Subversion Review…..

January 23, 2010

In software development, Subversion (SVN) is a version-control system initiated in 1999 by CollabNet Inc. Developers use Subversion to maintain current and historical versions of files such as source code, web pages, and documentation. Its goal is to be a mostly-compatible successor to the widely used Concurrent Versions System (CVS).

The open source community has used Subversion widely: for example in projects such as Apache Software Foundation, Free Pascal, FreeBSD, GCC, Django, Ruby, Mono, SourceForge, ExtJS, Tigris.org, PHP and MediaWiki. Google Code also provides Subversion hosting for their open source projects. BountySource systems use it exclusively. CodePlex offers access to Subversion as well as to other types of clients.

The corporate world has also started to adopt Subversion. A 2007 report by Forrester Research recognized Subversion as the sole leader in the Standalone Software Configuration Management (SCM) category and as a strong performer in the Software Configuration and Change Management (SCCM) category.[1]

Subversion uses the Apache License, making it open source.


  • Commits as true atomic operations (interrupted commit operations would otherwise cause repository inconsistency or corruption).
  • Renamed/copied/moved/removed files retain full revision history.
  • The system maintains versioning for directories, renames, and file metadata (but not for timestamps). Users can move and/or copy entire directory-trees very quickly, while retaining full revision history.
  • Versioning of symbolic links.
  • Native support for binary files, with space-efficient binary-diff storage.
  • Apache HTTP Server as network server, WebDAV/Delta-V for protocol. There is also an independent server process called svnserve that uses a custom protocol over TCP/IP.
  • Branching and tagging as cheap operations, independent of file size (though Subversion itself does not distinguish between a tag, a branch, and a directory)
  • Natively client/server, layered library design.
  • Client/server protocol sends diffs in both directions.
  • Costs proportional to change size, not to data size.
  • Parsable output, including XML log output.
  • Open source licensed — Apache License in the projected 1.7 release; prior versions use a derivative of the Apache Software License, v1.1
  • Internationalized program messages.
  • File locking for unmergeable files (“reserved checkouts”).
  • Path-based authorization.
  • Language bindings for PHP, Python, Perl, and Java.
  • Full MIME support – users can view or change the MIME type of each file, with the software knowing which MIME types can have their differences from previous versions shown.

Development and implementation

Main article: Software that uses Subversion

CollabNet has continued its involvement with Subversion, but the project runs as an independent open source community. In November 2009 the project was accepted into the Apache Incubator, aiming to become part of the Apache Software Foundation‘s efforts [20].
----------------------------------------
▸ **Questions**
(A) According to the Subversion review, which company started Subversion in 1999?
(B) Carry the Subversion review on past its final paragraph.

(Stored items)
----------------------------------------
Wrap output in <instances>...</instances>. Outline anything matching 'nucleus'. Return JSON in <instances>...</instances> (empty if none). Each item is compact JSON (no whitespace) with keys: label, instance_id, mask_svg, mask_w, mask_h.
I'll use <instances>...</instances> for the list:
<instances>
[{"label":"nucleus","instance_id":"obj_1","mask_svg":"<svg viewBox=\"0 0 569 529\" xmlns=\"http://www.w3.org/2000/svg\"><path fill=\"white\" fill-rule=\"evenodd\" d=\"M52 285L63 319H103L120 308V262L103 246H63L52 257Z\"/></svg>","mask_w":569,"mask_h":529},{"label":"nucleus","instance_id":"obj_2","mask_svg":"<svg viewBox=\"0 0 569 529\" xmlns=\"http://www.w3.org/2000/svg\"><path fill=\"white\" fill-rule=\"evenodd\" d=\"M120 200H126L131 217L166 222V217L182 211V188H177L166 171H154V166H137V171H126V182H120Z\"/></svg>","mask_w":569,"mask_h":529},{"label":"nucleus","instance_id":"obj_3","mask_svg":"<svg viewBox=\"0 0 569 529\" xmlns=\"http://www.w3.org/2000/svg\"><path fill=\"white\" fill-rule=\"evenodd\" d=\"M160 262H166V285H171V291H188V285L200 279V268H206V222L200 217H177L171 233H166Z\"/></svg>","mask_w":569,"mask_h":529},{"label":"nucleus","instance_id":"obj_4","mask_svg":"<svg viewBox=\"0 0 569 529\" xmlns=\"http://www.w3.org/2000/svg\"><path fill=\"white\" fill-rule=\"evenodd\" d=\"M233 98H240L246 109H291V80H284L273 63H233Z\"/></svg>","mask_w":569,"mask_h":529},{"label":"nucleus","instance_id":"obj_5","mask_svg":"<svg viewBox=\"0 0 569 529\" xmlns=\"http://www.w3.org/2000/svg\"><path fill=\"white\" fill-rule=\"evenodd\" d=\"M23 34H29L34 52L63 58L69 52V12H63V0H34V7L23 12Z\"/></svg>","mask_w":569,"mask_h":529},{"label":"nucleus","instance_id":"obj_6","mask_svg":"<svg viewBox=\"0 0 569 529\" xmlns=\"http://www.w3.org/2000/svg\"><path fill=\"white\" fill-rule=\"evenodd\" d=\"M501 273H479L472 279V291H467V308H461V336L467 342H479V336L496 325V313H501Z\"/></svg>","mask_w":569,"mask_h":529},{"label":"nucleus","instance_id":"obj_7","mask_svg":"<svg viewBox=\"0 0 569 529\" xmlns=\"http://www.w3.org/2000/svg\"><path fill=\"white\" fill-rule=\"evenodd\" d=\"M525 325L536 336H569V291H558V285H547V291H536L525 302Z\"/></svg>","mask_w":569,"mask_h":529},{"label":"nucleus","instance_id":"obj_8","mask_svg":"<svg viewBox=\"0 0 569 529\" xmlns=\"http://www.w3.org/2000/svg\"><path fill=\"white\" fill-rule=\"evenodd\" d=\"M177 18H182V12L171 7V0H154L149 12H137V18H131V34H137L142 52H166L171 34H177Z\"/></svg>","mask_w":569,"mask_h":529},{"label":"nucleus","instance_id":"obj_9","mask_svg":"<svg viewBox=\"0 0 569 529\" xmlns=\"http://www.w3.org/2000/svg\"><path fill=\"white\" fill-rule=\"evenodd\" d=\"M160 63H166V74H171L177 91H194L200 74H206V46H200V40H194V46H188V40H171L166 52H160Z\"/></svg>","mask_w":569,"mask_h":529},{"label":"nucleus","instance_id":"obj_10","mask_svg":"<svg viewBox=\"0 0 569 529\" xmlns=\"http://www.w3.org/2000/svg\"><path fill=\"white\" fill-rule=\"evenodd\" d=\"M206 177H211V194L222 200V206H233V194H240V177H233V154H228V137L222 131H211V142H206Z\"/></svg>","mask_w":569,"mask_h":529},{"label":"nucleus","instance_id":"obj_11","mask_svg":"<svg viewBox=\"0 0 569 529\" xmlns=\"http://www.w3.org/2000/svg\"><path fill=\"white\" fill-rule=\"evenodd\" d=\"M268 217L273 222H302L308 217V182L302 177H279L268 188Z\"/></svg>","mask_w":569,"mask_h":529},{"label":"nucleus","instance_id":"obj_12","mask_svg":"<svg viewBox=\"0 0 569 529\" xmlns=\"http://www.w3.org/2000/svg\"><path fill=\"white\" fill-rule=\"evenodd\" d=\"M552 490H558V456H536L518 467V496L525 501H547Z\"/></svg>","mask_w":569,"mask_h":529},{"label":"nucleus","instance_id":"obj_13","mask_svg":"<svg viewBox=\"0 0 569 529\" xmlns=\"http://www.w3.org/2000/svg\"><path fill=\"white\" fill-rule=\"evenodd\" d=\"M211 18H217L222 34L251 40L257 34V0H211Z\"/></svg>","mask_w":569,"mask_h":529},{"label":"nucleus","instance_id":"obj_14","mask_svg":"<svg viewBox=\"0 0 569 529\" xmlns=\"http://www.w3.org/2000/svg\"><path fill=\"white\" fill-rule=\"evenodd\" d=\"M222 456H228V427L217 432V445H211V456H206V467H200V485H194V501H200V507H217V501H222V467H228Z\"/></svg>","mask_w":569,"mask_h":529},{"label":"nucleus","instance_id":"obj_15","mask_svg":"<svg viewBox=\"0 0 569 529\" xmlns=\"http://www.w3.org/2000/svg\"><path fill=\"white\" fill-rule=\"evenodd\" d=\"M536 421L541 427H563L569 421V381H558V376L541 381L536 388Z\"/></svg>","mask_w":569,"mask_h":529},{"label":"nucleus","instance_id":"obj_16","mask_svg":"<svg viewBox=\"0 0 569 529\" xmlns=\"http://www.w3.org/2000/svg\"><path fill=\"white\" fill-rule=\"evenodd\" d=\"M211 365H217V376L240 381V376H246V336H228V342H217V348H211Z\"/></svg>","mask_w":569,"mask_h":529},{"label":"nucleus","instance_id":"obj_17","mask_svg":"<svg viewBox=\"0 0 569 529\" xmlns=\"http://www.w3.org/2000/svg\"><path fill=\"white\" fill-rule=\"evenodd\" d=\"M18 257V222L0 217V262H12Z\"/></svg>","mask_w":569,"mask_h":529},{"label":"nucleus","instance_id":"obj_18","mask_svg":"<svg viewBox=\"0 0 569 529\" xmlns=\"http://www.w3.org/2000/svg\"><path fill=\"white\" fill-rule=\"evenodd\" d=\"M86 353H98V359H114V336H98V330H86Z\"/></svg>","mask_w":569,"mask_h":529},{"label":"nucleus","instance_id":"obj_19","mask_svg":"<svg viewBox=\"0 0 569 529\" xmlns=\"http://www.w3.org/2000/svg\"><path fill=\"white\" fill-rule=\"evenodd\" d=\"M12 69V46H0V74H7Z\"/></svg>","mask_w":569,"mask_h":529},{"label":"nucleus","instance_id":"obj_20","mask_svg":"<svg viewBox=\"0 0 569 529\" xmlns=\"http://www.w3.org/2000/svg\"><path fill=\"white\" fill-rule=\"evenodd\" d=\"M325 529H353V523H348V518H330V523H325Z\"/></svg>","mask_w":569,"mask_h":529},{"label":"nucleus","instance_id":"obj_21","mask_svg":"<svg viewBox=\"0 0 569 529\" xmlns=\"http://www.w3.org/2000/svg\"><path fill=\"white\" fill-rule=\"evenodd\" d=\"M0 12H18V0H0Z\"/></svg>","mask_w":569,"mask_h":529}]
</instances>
----------------------------------------
▸ **Answers for the tasks**
(A) CollabNet Inc.

(B)
In October 2009 WANdisco announced the hiring of core Subversion committers as the company moved to become a major corporate sponsor of the project. This included Hyrum Wright, president of the Subversion Corporation and release manager for the Subversion project since early 2008, who joined the company to lead its open source team[21].

The Subversion open-source community does not provide binaries, but potential users can download such from volunteers, from CollabNet, the initiator of the Subversion project or WANdisco. While the Subversion project does not include an official graphical user interface (GUI) for use with Subversion, third parties have developed a number of different GUIs, along with a wide variety of additional ancillary software.


Svn 3D-tree.svg

One can view the Subversion filesystem as “three dimensional”. In addition to the two dimensions of a standard directory tree (e.g., tree view), the Subversion filesystem’s third dimension is revisions. Each revision in a Subversion filesystem has its own root, which is used to access contents at that revision. Files are stored as links to the most recent change; thus a Subversion repository is quite compact. The system consumes storage space proportional to the number of changes made, not to the number of revisions.

The Subversion filesystem uses transactions to keep changes atomic. A transaction operates on a specified revision of the filesystem, not necessarily the latest. The transaction has its own root, on which changes are made. It is then either committed and becomes the latest revision, or is aborted. The transaction is actually a long-lived filesystem object; a client does not need to commit or abort a transaction itself, rather it can also begin a transaction, exit, and then can re-open the transaction and continue using it. Multiple clients can access the same transaction and work together on an atomic change.